Show every line below where "koraindia" appears.
┄┄┄┄┄┄┄┄┄┄
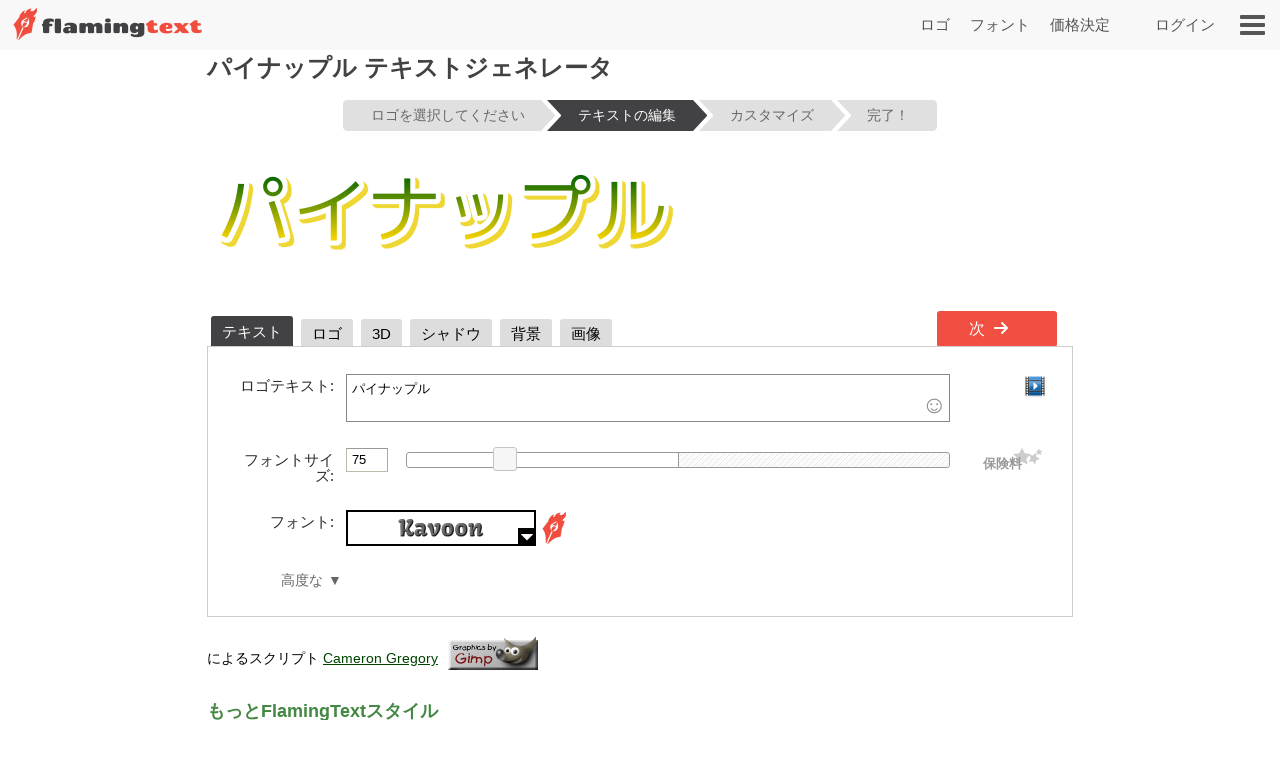

--- FILE ---
content_type: text/html; charset=utf-8
request_url: https://www.google.com/recaptcha/api2/aframe
body_size: 268
content:
<!DOCTYPE HTML><html><head><meta http-equiv="content-type" content="text/html; charset=UTF-8"></head><body><script nonce="VbM1z4rvD7-LkCh3kD_MAg">/** Anti-fraud and anti-abuse applications only. See google.com/recaptcha */ try{var clients={'sodar':'https://pagead2.googlesyndication.com/pagead/sodar?'};window.addEventListener("message",function(a){try{if(a.source===window.parent){var b=JSON.parse(a.data);var c=clients[b['id']];if(c){var d=document.createElement('img');d.src=c+b['params']+'&rc='+(localStorage.getItem("rc::a")?sessionStorage.getItem("rc::b"):"");window.document.body.appendChild(d);sessionStorage.setItem("rc::e",parseInt(sessionStorage.getItem("rc::e")||0)+1);localStorage.setItem("rc::h",'1769103605081');}}}catch(b){}});window.parent.postMessage("_grecaptcha_ready", "*");}catch(b){}</script></body></html>

--- FILE ---
content_type: text/css
request_url: https://cdn1.ftimg.com/css/pagination-954.min.css
body_size: 683
content:
/*
 * Copyright 1999-2026 FlamingText.com Pty Ltd
 * All rights are reserved.
 */
.pagination{clear:both}.pagination li,.pagination-page,.pagination .ft-btn{display:inline-block;*display:inline;*zoom:1;vertical-align:bottom}.pagination-page,.pagination .ft-btn{padding:12px 16px;text-decoration:none;line-height:1.25rem;line-height:20px}.pagination-page{border:1px solid #ddd;border:1px solid rgba(0,0,0,.35);border-left:0;background:white;background:rgba(255,255,255,0.75)}a.pagination-page{color:#42a247;transition:all .25s ease-out}a.pagination-page:hover{color:#003e00;background-color:#ddd}.pagination .last{border-right:0}.pagination li.last{color:#999}.pagination li.selected{color:#202020;font-weight:bold}.pagination .ft-btn-border-mask{float:none;margin:0}.pagination-prev-btn-border-mask{border-radius:5px 0 0 5px}.pagination-prev-btn{border-radius:4px 0 0 4px}.pagination-prev-btn .icon{margin:0 .5em 0 0}.pagination-next-btn-border-mask{border-radius:0 5px 5px 0}.pagination-next-btn{border-radius:0 4px 4px 0}.pagination-next-btn .icon{margin:0 0 0 .5em}.pagination .ft-btn.secondary{border:1px solid #ddd;border:1px solid rgba(0,0,0,.35)}.pagination .ft-btn-border-mask:not(.disabled-border-mask){box-shadow:0 1px 2px rgba(0,0,0,0.4)}.pagination .arrow-left.ft-btn:before{margin-left:0;margin-right:10px}.pagination .arrow.ft-btn:after{margin-right:0;margin-left:10px}.pagination [class^="icon-"],.pagination [class*=" icon-"]{position:relative;top:1px}@media(max-width:550px){.pagination-page:not(.last):not(.selected),.pagination .more{display:none}.pagination-page{border-right:0}.pagination-page.last:not(.selected){padding-left:0;color:#888}li.pagination-page.selected:not(.last){padding-right:0}.pagination-page.selected:after{content:"/ ";margin:0 4px;color:#555;font-weight:normal}.pagination-page.selected.last:after{content:"/ " attr(data-last-page);color:#707070;margin-right:0}}@media(max-width:301px){.pagination-page.selected,.pagination-page.last{display:none}}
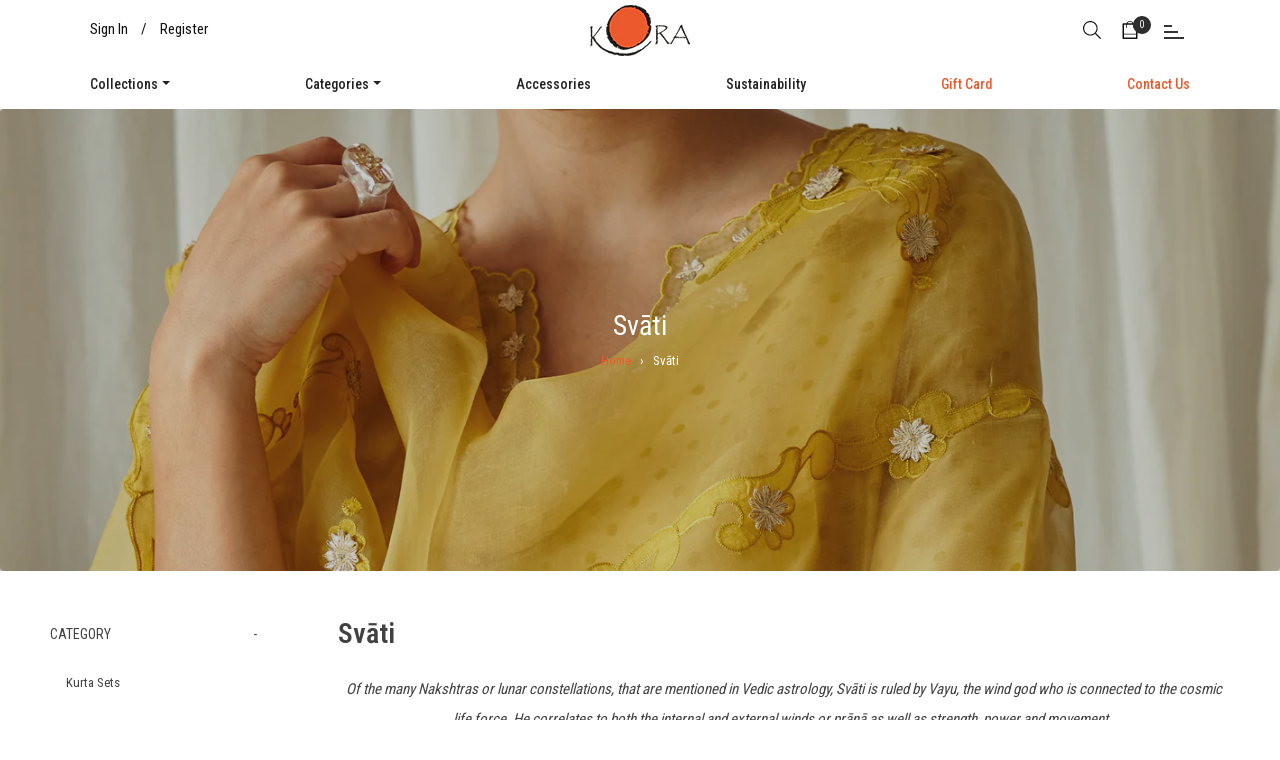

--- FILE ---
content_type: text/css
request_url: https://koraindia.com/cdn/shop/t/24/assets/custom-styles.css?v=91961082272797153321693225216
body_size: -838
content:
#shopify-section-product-template-3 .product-single__title{
margin-top:50px !important;
}

--- FILE ---
content_type: text/javascript
request_url: https://koraindia.com/cdn/shop/t/24/assets/bss-file-configdata.js?v=15833236800435139201697269332
body_size: 751
content:
var configDatas=[{mobile_show_badges:1,desktop_show_badges:1,mobile_show_labels:1,desktop_show_labels:1,label_id:86949,name:"SHIPS IN 3 DAYS",priority:0,img_url:"rts.jpg",pages:"1,2,3,4,7,5",enable_allowed_countries:!1,locations:"",position:2,product_type:0,exclude_products:6,product:"7233275658446,7233280114894,7233284636878,7233268416718,7233315406030,7233296859342,7233315668174,7233268580558,7233300627662,7233268908238,7233315897550,7233303937230,7233316585678,7233316815054,7233317961934,7233320321230,7233322451150,7233324318926,7233324581070,7233324941518,7233625718990,7233626341582,7233626505422,7233267925198,7233266024654,7233263993038,7232972587214,7233252393166,7233253572814,7233257767118,7233257799886,7232961773774,7232966623438,7232967835854,7232969310414,7232970260686,7232971079886,7233257406670,7247409447118,7247409578190,7247462105294,7247467479246,7247467610318,7247467741390,7247468527822,7247468789966,7247511191758,7247518859470,7247520792782,7247522169038,7247525085390,7247527936206,7247529738446,7247538716878,7247539470542,7247539896526,7247540289742,7247408922830,7247408234702,7256076419278,7256118558926,7256137171150,7256171937998,7256194580686,7256334532814,7256223744206,7256030609614,7256046076110,7256344559822,7256265982158,7256279613646,7256290066638,7256298946766,7256325128398,7255962321102,7255457923278,7255471325390,7255478894798,7255494656206,7255974609102,7255889510606,7255884464334,7255870832846,7255862837454,7255852843214,7255842947278,7255833870542,7255800611022,7255534469326,7255524507854,7267571728590,7267573891278,7267658236110,7267658989774,7267659841742,7267661217998,7267663413454,7267664036046,7267664494798,7267665150158,7267666264270,7267864543438,7267555672270,7267556917454,7267557277902,7267557703886,7267560882382,7267561799886,7267562488014,7267564159182,7267565371598,7267565994190",variant:"",collection:"",collection_image:"",inventory:0,tags:"",excludeTags:"",enable_visibility_date:!1,from_date:null,to_date:null,enable_discount_range:0,discount_type:1,discount_from:null,discount_to:null,public_img_url:"https://cdn.shopify.com/s/files/1/0570/1609/0830/t/24/assets/rts_jpg?v=1691237666",label_text:"SHIPS%20IN%203%20DAYS",label_text_color:"#000000",label_text_font_size:12,label_text_background_color:"#decda0",label_text_no_image:1,label_text_in_stock:"In Stock",label_text_out_stock:"Sold out",label_text_unlimited_stock:"Unlimited Stock",label_shadow:0,label_shape:"rectangle",label_opacity:100,label_border_radius:0,label_text_style:0,label_shadow_color:"#808080",label_text_enable:1,label_text_font_family:"Roboto",related_product_tag:null,customer_tags:null,exclude_customer_tags:null,customer_type:"allcustomers",exclude_customers:"all_customer_tags",collection_image_type:0,label_on_image:"2",first_image_tags:null,label_type:1,badge_type:0,custom_selector:null,margin_top:0,margin_bottom:0,mobile_font_size_label:12,label_text_id:86949,emoji:null,emoji_position:null,transparent_background:null,custom_page:null,check_custom_page:null,margin_left:0,instock:null,enable_price_range:0,price_range_from:null,price_range_to:null,enable_product_publish:0,product_publish_from:null,product_publish_to:null,enable_countdown_timer:0,option_format_countdown:0,countdown_time:null,option_end_countdown:null,start_day_countdown:null,public_url_s3:"https://shopify-production-product-labels.s3.us-east-2.amazonaws.com/public/static/base/images/customer/13871/rts.jpg",enable_visibility_period:0,visibility_period:1,createdAt:"2023-07-25T07:52:56.000Z",customer_ids:"",exclude_customer_ids:"",exclude_product_ids:"",angle:0,toolTipText:"",mobile_width_label:30,mobile_height_label:30,mobile_fixed_percent_label:1,desktop_width_label:35,desktop_height_label:5,desktop_fixed_percent_label:1,mobile_position:0,mobile_default_config:1,desktop_label_unlimited_top:33,desktop_label_unlimited_left:33,desktop_label_unlimited_width:30,desktop_label_unlimited_height:30,mobile_label_unlimited_top:33,mobile_label_unlimited_left:33,mobile_label_unlimited_width:30,mobile_label_unlimited_height:30,mobile_margin_top:0,mobile_margin_left:0,mobile_margin_bottom:0,enable_fixed_time:0,fixed_time:null,statusLabelHoverText:0,labelHoverTextLink:"",statusLabelAltText:0,labelAltText:"",enable_multi_badge:0,enable_badge_stock:0,translations:[],animation_type:0}];
//# sourceMappingURL=/cdn/shop/t/24/assets/bss-file-configdata.js.map?v=15833236800435139201697269332
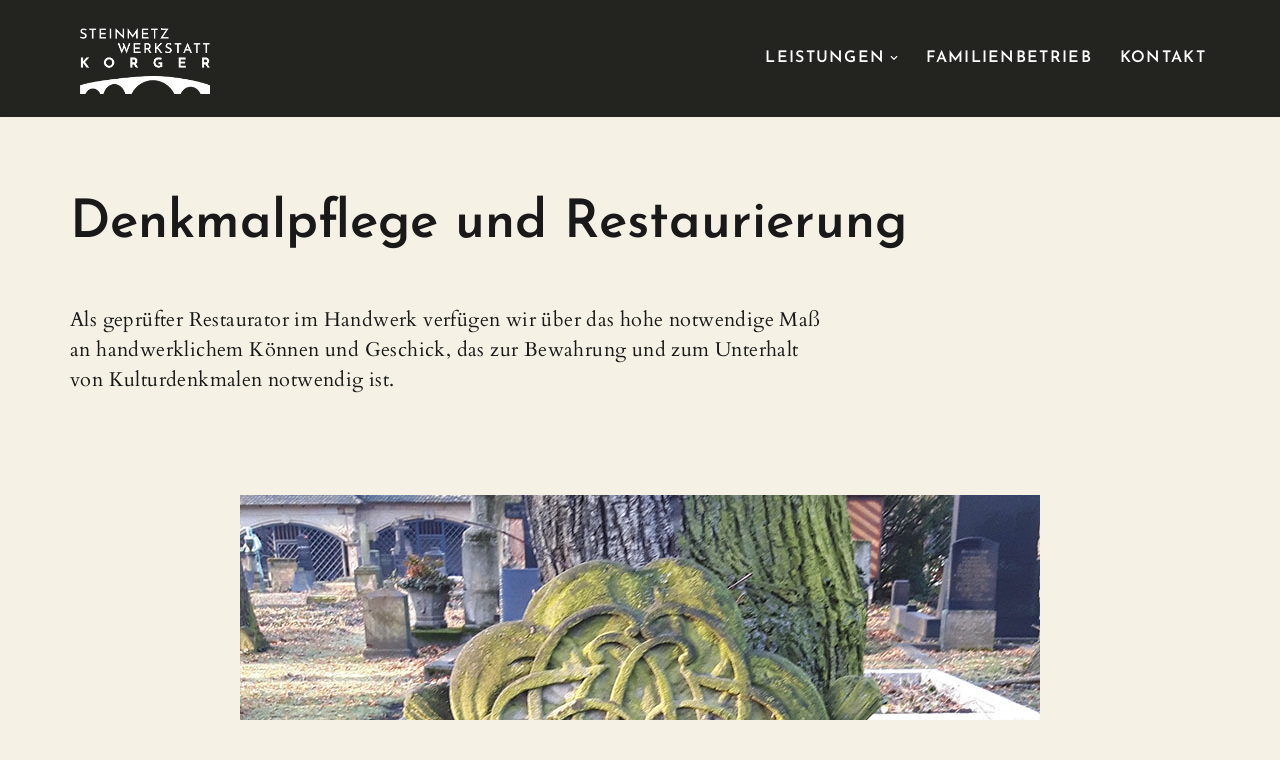

--- FILE ---
content_type: image/svg+xml
request_url: https://steinmetzwerkstatt-korger.de/wp-content/plugins/smart-slider-3/Public/SmartSlider3/Widget/Arrow/ArrowImage/Assets/next/full.svg
body_size: -103
content:
<svg width="32" height="32" viewBox="0 0 32 32" xmlns="http://www.w3.org/2000/svg">
    <path d="M12 8.99c0-.423.204-.722.61-.897.408-.173.772-.104 1.092.21l7.006 6.974c.202.2.298.437.287.716 0 .267-.096.498-.287.69l-7.006 7c-.32.32-.684.39-1.092.21-.406-.175-.61-.483-.61-.923V8.99z"
          fill="#FFF" opacity="1" fill-rule="evenodd"/>
</svg>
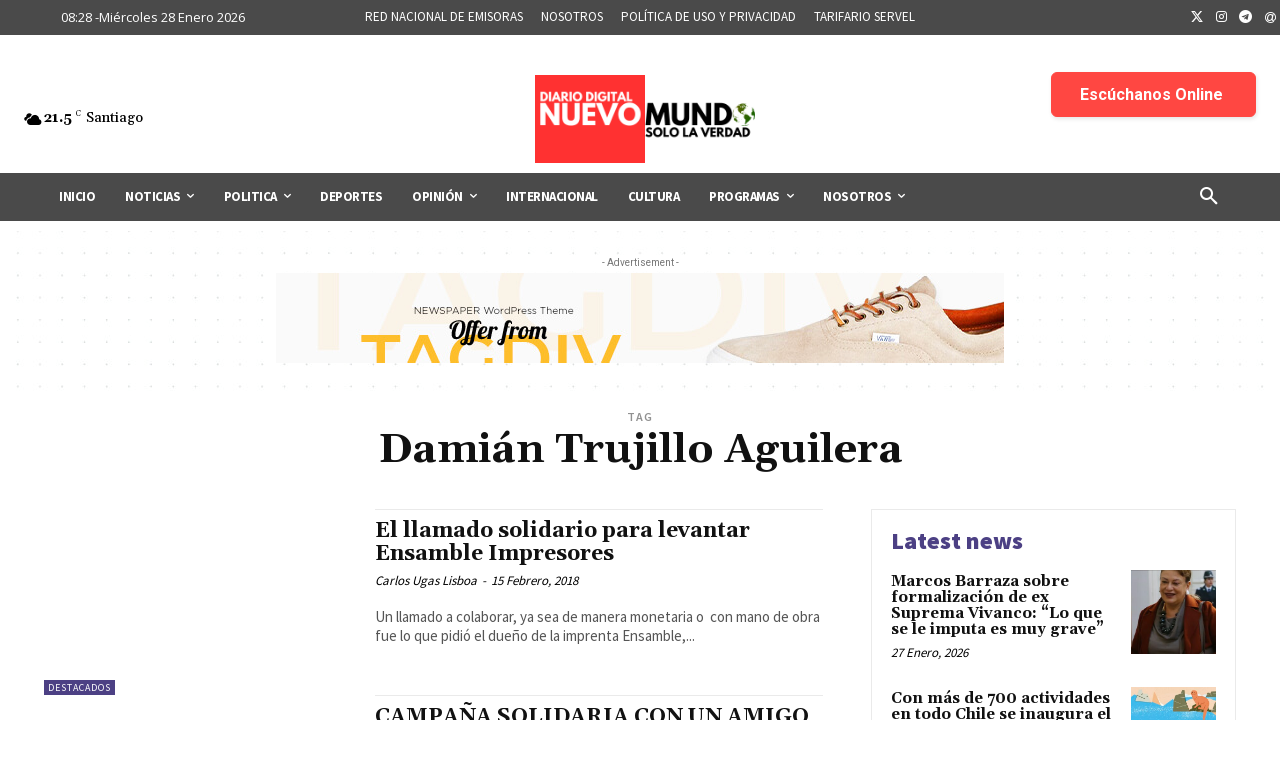

--- FILE ---
content_type: text/html; charset=utf-8
request_url: https://www.google.com/recaptcha/api2/aframe
body_size: 270
content:
<!DOCTYPE HTML><html><head><meta http-equiv="content-type" content="text/html; charset=UTF-8"></head><body><script nonce="XvQwL3CTrweJqWZGVevUBw">/** Anti-fraud and anti-abuse applications only. See google.com/recaptcha */ try{var clients={'sodar':'https://pagead2.googlesyndication.com/pagead/sodar?'};window.addEventListener("message",function(a){try{if(a.source===window.parent){var b=JSON.parse(a.data);var c=clients[b['id']];if(c){var d=document.createElement('img');d.src=c+b['params']+'&rc='+(localStorage.getItem("rc::a")?sessionStorage.getItem("rc::b"):"");window.document.body.appendChild(d);sessionStorage.setItem("rc::e",parseInt(sessionStorage.getItem("rc::e")||0)+1);localStorage.setItem("rc::h",'1769599724355');}}}catch(b){}});window.parent.postMessage("_grecaptcha_ready", "*");}catch(b){}</script></body></html>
┄┄┄┄┄┄┄┄┄┄
## [Output of the exercise]
request_url: https://koraindia.com/cdn/shop/t/24/assets/custom-styles.css?v=91961082272797153321693225216
request_url: https://koraindia.com/cdn/shop/t/24/assets/bss-file-configdata.js?v=15833236800435139201697269332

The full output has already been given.